* [DESCRIPTION OF THE TASK]: Using the patch description below, explain in one to three sentences why the SME initialization code is moved into arch/x86/boot/startup/.
* BEGIN DOCUMENT *
From: Ard Biesheuvel <ardb@kernel.org>

Move the SME initialization code, which runs from the 1:1 mapping of
memory as it operates on the kernel virtual mapping, into the new
sub-directory arch/x86/boot/startup/ where all startup code will reside
that needs to tolerate executing from the 1:1 mapping.

This allows RIP_REL_REF() macro invocations and __head annotations to be
dropped.

Signed-off-by: Ard Biesheuvel <ardb@kernel.org>
---
 arch/x86/boot/startup/Makefile                             |  1 +
 arch/x86/{mm/mem_encrypt_identity.c => boot/startup/sme.c} | 45 +++++++++-----------
 arch/x86/include/asm/mem_encrypt.h                         |  2 +-
 arch/x86/mm/Makefile                                       |  6 ---
 4 files changed, 23 insertions(+), 31 deletions(-)
* END DOCUMENT *
* BEGIN MATERIAL PROVIDED *
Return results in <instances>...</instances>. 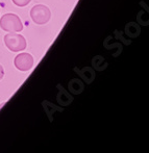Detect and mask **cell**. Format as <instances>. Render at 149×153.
<instances>
[{"instance_id": "cell-1", "label": "cell", "mask_w": 149, "mask_h": 153, "mask_svg": "<svg viewBox=\"0 0 149 153\" xmlns=\"http://www.w3.org/2000/svg\"><path fill=\"white\" fill-rule=\"evenodd\" d=\"M0 27L8 32H20L23 30V24L20 18L15 14H5L0 19Z\"/></svg>"}, {"instance_id": "cell-2", "label": "cell", "mask_w": 149, "mask_h": 153, "mask_svg": "<svg viewBox=\"0 0 149 153\" xmlns=\"http://www.w3.org/2000/svg\"><path fill=\"white\" fill-rule=\"evenodd\" d=\"M5 46L13 52H19L26 48V40L17 32H10L4 36Z\"/></svg>"}, {"instance_id": "cell-3", "label": "cell", "mask_w": 149, "mask_h": 153, "mask_svg": "<svg viewBox=\"0 0 149 153\" xmlns=\"http://www.w3.org/2000/svg\"><path fill=\"white\" fill-rule=\"evenodd\" d=\"M30 17L32 21L37 24H45L49 21L51 17L50 10L46 5L43 4H37L30 10Z\"/></svg>"}, {"instance_id": "cell-4", "label": "cell", "mask_w": 149, "mask_h": 153, "mask_svg": "<svg viewBox=\"0 0 149 153\" xmlns=\"http://www.w3.org/2000/svg\"><path fill=\"white\" fill-rule=\"evenodd\" d=\"M15 66L20 71H28L34 66V57L29 53H21L15 57Z\"/></svg>"}, {"instance_id": "cell-5", "label": "cell", "mask_w": 149, "mask_h": 153, "mask_svg": "<svg viewBox=\"0 0 149 153\" xmlns=\"http://www.w3.org/2000/svg\"><path fill=\"white\" fill-rule=\"evenodd\" d=\"M15 4L17 6H20V7H23V6H26L27 4L30 2V0H13Z\"/></svg>"}, {"instance_id": "cell-6", "label": "cell", "mask_w": 149, "mask_h": 153, "mask_svg": "<svg viewBox=\"0 0 149 153\" xmlns=\"http://www.w3.org/2000/svg\"><path fill=\"white\" fill-rule=\"evenodd\" d=\"M4 76V70H3V67L0 65V79L2 78V77Z\"/></svg>"}]
</instances>
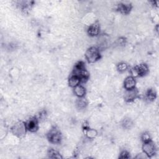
* END MATERIAL PROVIDED *
* [TASK RESPONSE]: The SME initialization code runs from the 1:1 mapping of memory because it operates on the kernel virtual mapping. The new arch/x86/boot/startup/ sub-directory is where all startup code that needs to tolerate executing from the 1:1 mapping will reside. Moving the code there allows its RIP_REL_REF() macro invocations and __head annotations to be dropped.